With that many prospective listeners out there and most shows only expecting incremental Apple listener growth, we all have to focus on building the Android listener base. By providing uniform subscription instructions via the PowerPress subscribe page and subscribe sidebar widget. The tens of thousands of PowerPress users can help move the bar as a collective. My No. 1 goal this year is to help podcasters gain Android market share.

On a side note, having just completed my team’s annual winter retreat, and actually putting the final touches on this piece at the United Lounge at O’Hare, I can say the roadmap for 2015 is going to be incredible, and I cannot wait to share with you what’s coming.

Meanwhile, go get those Android listeners.


IAB Podcasting Committee

In the middle of November, RawVoice joined the Interactive Advertising Bureau, aka We had a couple of reasons to join but there was one pervading reason: The formation of a podcast standards committee.

We wanted to make sure that we and the tens of thousands of podcasters and companies we represent have a voice in the proceedings. The initial document that the IAB is working on is a white paper on the state of the podcasting space that will include common terms, definitions and will detail where the space is today in regards to advertising and the technologies used.

The committee will work on podcast advertising standards that — when published — will have far reaching effects for the community. While this standards document will take some time, when completed there will be a large variety of standards that will include measurement rules, validation requirements, ad units and their definitions akin to what print, broadcast and digital have today.

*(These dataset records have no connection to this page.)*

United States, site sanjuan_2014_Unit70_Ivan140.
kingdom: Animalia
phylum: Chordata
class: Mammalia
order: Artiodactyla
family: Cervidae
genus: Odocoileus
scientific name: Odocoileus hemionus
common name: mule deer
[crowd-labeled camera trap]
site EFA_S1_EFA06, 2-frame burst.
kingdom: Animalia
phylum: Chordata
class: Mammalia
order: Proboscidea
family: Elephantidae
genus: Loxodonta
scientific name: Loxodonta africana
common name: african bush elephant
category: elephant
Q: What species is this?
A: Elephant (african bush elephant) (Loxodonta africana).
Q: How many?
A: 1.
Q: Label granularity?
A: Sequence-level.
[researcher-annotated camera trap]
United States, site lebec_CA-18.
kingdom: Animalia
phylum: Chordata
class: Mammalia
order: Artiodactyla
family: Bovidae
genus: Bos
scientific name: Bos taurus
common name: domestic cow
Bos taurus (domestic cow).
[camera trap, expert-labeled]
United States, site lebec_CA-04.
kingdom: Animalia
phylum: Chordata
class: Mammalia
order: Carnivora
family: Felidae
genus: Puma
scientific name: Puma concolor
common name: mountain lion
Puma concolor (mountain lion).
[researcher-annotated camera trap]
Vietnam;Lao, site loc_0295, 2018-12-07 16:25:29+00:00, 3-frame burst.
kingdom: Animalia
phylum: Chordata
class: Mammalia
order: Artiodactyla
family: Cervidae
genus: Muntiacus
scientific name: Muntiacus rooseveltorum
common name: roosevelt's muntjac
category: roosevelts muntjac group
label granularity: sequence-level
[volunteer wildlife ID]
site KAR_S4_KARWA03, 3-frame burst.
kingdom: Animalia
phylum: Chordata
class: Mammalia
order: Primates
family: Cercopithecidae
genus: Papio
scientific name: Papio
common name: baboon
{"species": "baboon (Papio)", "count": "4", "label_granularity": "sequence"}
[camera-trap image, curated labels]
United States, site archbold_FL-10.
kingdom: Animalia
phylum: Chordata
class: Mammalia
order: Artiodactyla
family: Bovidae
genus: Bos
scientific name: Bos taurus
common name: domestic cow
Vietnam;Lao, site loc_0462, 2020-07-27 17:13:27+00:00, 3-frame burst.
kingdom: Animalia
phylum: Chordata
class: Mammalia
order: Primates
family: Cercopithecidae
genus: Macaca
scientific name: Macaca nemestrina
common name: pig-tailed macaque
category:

We foresee podcast statistics systems such as my company as having validation and certification processes. The insights we gain from the committee will benefit all shows using out services.

Having everyone play from a single playbook of rules and standards is important to the industry, as well as ensuring that the podcast media is being measured accurately. All of this will make it easier for the media buyers to buy podcast advertising.

If you do not know who the IAB is, I encourage you to read about them at their website, as it details the breadth of the trade group and their objectives.

As part of the podcast standards committee, we will work to secure transparency for the media creators. The members of the IAB are largely corporations and we want to make sure the voice of the media creator is not lost. Once we get our head wrapped around the process, our goal is to provide feedback to our customers and give them some time to provide input into the process.

This is a pretty big deal: When I first checked there were 32 people working on the committee / document from a wide swath of companies that all have some skin in the game when it comes to podcasting. We’re looking out for the media creators’ interests, after all we’re media creators ourselves.